When it comes to fitness and athletic conditioning, walking like an animal is very seldom at the forefront of anyone’s mind. Awkward and somewhat unnatural, such forms of movement seem more applicable to kids fooling around at the playground than someone who’s training hard in the gym. Yet, exercises such as the bear walk excel at teaching the human body how to function as a unit while at the same time building impressive levels of athleticism.
For those who have served in the military (or have watched a fair deal of military movies), you will no doubt recognise the bear crawl as a favourite of many a sadistic instructor.

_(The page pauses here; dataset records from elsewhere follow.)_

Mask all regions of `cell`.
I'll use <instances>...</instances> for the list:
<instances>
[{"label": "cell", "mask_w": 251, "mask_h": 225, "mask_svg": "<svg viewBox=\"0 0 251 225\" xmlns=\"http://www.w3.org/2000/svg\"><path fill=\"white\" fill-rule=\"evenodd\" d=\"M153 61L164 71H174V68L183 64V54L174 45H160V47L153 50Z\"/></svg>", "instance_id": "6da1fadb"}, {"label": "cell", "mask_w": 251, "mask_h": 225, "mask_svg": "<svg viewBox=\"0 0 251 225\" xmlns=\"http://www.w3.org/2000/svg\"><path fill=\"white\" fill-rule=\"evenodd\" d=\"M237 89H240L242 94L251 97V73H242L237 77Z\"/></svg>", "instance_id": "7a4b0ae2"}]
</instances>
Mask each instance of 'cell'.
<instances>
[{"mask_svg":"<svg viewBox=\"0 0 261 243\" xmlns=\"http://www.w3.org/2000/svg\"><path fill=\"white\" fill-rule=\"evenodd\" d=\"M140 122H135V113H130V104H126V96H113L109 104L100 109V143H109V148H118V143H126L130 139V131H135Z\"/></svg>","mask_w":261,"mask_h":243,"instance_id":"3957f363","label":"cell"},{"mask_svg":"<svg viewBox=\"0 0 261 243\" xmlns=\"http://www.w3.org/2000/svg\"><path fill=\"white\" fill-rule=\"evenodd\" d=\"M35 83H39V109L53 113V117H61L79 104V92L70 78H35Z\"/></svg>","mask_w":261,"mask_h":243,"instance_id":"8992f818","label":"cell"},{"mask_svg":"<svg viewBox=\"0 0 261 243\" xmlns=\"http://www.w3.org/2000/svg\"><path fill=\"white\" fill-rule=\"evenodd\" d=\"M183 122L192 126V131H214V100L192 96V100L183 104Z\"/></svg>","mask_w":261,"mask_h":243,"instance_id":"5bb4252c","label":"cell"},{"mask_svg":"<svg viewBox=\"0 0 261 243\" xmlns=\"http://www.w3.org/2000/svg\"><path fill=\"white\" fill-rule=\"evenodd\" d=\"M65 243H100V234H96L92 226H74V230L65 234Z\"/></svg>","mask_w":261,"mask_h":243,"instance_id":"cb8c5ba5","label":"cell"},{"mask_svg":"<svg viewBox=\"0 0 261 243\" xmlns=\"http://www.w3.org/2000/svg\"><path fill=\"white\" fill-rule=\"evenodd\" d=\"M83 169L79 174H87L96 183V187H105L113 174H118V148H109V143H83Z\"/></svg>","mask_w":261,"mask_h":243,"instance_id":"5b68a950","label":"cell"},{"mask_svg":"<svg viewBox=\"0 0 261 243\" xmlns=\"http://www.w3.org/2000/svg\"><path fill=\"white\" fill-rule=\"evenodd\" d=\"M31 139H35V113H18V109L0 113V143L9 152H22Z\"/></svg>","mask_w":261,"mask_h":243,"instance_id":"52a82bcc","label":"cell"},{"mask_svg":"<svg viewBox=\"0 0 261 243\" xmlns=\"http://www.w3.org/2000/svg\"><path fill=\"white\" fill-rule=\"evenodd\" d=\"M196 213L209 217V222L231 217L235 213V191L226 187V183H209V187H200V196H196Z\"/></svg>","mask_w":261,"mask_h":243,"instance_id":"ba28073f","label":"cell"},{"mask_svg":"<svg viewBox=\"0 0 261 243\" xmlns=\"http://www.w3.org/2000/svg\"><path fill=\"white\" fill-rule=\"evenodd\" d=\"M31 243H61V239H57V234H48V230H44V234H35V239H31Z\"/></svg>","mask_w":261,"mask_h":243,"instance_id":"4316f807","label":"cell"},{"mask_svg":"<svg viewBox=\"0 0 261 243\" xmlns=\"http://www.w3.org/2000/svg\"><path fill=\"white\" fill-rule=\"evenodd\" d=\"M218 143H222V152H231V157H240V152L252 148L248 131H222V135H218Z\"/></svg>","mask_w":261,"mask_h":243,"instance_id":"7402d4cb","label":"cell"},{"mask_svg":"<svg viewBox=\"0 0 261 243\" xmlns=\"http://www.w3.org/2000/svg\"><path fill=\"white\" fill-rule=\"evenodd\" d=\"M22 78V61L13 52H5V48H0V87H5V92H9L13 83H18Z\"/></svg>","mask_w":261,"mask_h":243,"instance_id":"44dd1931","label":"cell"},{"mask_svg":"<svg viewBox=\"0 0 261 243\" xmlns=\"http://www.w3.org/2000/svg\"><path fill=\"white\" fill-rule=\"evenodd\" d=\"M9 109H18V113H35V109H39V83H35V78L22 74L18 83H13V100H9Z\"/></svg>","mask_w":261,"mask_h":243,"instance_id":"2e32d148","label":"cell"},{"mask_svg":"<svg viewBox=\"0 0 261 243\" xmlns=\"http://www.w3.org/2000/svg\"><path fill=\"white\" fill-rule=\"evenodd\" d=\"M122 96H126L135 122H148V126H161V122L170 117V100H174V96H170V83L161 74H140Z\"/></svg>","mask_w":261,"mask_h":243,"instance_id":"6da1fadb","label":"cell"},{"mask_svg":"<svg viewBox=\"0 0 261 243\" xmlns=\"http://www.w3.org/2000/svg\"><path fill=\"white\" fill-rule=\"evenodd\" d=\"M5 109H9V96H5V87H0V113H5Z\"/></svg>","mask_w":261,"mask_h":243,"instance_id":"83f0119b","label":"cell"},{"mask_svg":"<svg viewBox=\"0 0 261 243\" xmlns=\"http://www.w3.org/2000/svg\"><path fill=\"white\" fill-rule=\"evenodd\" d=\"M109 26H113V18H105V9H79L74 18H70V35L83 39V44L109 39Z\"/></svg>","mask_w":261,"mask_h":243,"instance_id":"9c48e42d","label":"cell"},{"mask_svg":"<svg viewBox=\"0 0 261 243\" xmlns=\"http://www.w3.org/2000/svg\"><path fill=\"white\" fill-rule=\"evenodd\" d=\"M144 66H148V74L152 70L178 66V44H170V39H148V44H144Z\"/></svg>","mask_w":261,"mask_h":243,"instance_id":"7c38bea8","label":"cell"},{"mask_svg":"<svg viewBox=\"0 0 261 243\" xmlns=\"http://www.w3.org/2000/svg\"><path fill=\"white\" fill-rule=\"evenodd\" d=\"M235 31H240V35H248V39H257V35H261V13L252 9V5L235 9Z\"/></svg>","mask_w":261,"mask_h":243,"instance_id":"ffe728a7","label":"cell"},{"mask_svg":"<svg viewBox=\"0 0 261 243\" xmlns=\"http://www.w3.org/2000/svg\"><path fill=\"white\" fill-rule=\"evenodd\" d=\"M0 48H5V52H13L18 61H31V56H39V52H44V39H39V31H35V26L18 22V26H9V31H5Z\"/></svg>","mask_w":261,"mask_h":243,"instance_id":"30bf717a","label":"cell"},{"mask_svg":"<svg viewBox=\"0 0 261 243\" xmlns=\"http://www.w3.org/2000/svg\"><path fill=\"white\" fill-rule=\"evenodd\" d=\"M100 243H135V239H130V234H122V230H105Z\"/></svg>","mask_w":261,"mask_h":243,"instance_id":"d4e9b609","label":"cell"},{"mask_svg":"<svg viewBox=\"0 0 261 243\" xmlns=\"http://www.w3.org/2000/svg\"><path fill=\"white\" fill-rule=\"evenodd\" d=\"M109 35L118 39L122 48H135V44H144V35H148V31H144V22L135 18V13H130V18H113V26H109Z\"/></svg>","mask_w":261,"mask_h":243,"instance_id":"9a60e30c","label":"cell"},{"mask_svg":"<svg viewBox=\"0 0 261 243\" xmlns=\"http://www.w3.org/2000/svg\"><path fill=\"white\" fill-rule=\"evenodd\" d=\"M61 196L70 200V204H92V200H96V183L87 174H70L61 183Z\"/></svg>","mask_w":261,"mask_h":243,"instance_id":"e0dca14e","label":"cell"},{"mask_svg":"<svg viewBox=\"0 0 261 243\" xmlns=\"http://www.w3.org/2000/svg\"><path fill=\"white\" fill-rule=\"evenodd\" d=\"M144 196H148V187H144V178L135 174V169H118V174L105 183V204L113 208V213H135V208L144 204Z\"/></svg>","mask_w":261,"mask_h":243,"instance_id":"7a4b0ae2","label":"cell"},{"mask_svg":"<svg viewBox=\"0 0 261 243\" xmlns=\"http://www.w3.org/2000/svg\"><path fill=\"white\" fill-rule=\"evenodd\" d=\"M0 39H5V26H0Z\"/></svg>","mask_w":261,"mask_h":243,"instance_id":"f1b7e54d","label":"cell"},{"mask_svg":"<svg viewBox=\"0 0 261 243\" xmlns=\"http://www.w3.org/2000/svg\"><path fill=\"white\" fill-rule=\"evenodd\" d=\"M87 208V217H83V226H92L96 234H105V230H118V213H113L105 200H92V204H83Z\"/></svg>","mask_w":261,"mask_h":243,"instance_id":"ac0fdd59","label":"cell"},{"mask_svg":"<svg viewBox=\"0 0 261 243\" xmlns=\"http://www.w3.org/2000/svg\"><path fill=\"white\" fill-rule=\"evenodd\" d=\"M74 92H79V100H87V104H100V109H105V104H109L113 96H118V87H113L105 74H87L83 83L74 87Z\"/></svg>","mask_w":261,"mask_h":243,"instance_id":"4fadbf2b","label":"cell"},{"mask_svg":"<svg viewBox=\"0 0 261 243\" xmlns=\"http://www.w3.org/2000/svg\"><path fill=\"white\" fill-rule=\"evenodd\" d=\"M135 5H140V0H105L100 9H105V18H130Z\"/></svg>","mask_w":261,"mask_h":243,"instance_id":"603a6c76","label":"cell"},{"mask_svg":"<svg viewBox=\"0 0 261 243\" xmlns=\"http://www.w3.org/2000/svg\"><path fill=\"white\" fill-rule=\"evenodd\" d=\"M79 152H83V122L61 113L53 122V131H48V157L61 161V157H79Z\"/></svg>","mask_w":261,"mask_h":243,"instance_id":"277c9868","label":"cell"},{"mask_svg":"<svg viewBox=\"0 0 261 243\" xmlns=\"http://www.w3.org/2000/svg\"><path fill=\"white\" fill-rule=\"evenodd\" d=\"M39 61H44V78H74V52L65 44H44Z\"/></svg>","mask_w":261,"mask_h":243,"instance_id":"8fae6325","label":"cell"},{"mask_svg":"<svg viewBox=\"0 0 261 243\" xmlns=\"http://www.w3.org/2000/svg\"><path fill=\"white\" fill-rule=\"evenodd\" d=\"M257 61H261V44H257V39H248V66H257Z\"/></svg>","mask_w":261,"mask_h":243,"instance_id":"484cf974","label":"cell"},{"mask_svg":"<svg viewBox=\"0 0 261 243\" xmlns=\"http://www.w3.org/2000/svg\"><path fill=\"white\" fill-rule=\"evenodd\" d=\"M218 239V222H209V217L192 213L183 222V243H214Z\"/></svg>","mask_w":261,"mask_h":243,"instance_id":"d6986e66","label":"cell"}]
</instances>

Despite its punitive status in pop culture, the bear crawl originated from the minds of strength and conditioning coaches, where it still retains much of its original relevance.
As exercises go, the bear crawl is as simple as they come. You simply start by getting down on all fours in a push-up position and proceed to work your arms and legs in a forward crawling manner. The catch is this: you are not allowed to let your elbows and knees come into contact with the floor at any point in time. Couple that with the fact that you’ll be crawling a minimum of 20m at a time for multiple rounds, you can see how this can get quite exhausting.
Location and equipment courtesy of TripleFit
The position and dynamic nature of the bear crawl works not only the core musculature, but also how the upper and lower limbs coordinate with them to facilitate movement. This can help athletes who have issues with psychomotor skills while also improving on spatial awareness and proprioception. The unique leverages of the human body in this position also puts a good deal of stress on the shoulders and arms, making it a useful inclusion to any upper-body training circuit. It also works great as a metabolic conditioning exercise!
A common mistake to avoid is executing the movements with high hips. A good benchmark to keep in mind is to keep your shins parallel to the ground as you crawl. Your shoulders will also need to be packed; use the cue “shoulders in the back pocket” to get them into the correct position and keep them there. Needless to say, your midsection should be braced throughout the movement, akin to how it would be in a plank.
The bear crawl can be used as part of a general warm-up, metabolic finisher or even as a main exercise in general physical preparatory training programmes. It is important that you start slow and gain proficiency with the correct form (as many may struggle with this at first) before progressing to a more average speed. For those looking to up the ante on this already challenging movement, you can choose to do it in reverse or even sideways. Adding weight via a loaded vest or dragging a weight plate slung behind your hips with a resistance band is another option. It’s a tad bit sadistic, but it works!